Source extract:
----
Tuesday – Sunday through April 24, $35-$80
212-244-7529
www.signaturetheatre.org
Playwright Dominique Morisseau and director Stori Ayers magnificently interweave two parallel threads, one that takes place on a plantation during the Civil War, the other at a modern-day university, in the world premiere of Confederates, which opened tonight at the Signature’s Alice Griffin Jewel Box Theatre for an extended run through April 24.
The play begins with tenured Black poly sci professor Sandra (Michelle Wilson) speaking to school leaders — and the audience — projecting a picture of the real-life postcard Type de Negresse d’ADANA, which famously depicts a Black woman breastfeeding a white baby, from more than a hundred years ago. “Before this becomes a complete misinterpretation of intent, I’d like to say that I am not averse to images of slavery,” she announces. “There is nothing slavery that is off limits for me. No shame in my own enslaved heritage. No shame. And yet. . . .” She then switches to a doctored version of the photo, with her head photoshopped onto the Black body, a printout of which had been taped to her office door, and asks for an immediate investigation.
As she departs, the action switches to a slave cabin in the 1860s, where Sara (Kristolynn Lloyd) is stitching a wound suffered by her brother, Abner (Elijah Jones), a runaway slave who is fighting for the Union army. On a raised platform sits a bench chest on one side and a writing desk on the other, surrounded by columns evoking the front of a southern estate. (Rachel Hauck’s set remains the same throughout the play, equating the two time periods.)
Sara wants to join the army too and be useful to the cause, but Abner is having none of it. He tells her, “You good n’ safe with what you do right now. Fast picker. Keep out of the eye of the storm. You like the nighttime nobody seem to notice. That’s good n’ safe. I ain’t got to worry as much.”
----
Data:

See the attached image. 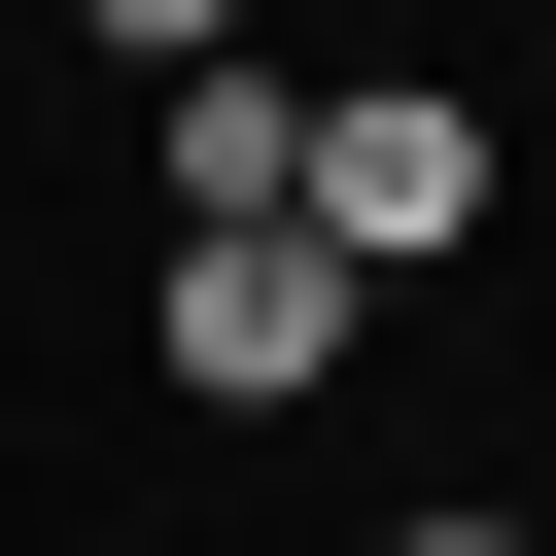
----
Summarize the Confederates review in two sentences.

Worked answer: Dominique Morisseau's play Confederates, directed by Stori Ayers, has opened in its world premiere at the Signature's Alice Griffin Jewel Box Theatre for a run through April 24, interweaving a Civil War plantation thread with one set at a modern-day university. It begins with Black professor Sandra demanding an investigation after a doctored historical postcard bearing her head was taped to her office door, then moves to an 1860s slave cabin where Sara stitches the wound of her brother Abner, a runaway fighting for the Union, who refuses to let her join the army.